Please express the rows below as a JSON list of strings, with one string per line and blank lines omitted. Leave the pictures out of your answer.

[AVAILABLE RECORDS start]

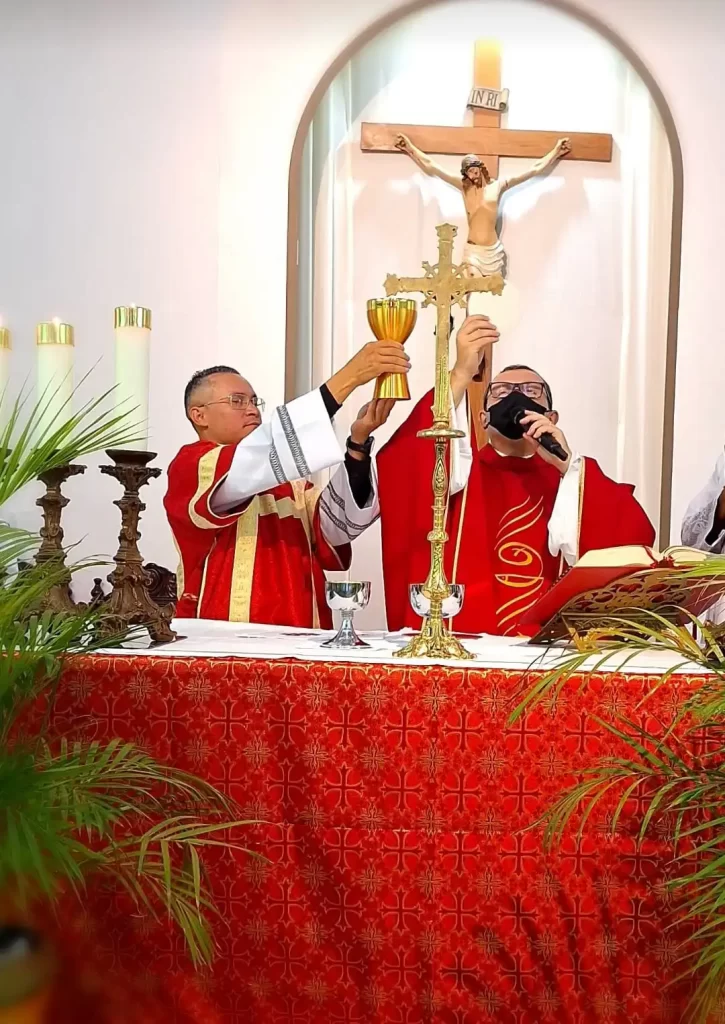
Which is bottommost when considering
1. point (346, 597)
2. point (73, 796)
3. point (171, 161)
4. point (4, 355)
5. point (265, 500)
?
point (73, 796)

[AVAILABLE RECORDS end]

» **CORRECT ANSWER**:
[
  "Which is bottommost when considering",
  "1. point (346, 597)",
  "2. point (73, 796)",
  "3. point (171, 161)",
  "4. point (4, 355)",
  "5. point (265, 500)",
  "?",
  "point (73, 796)"
]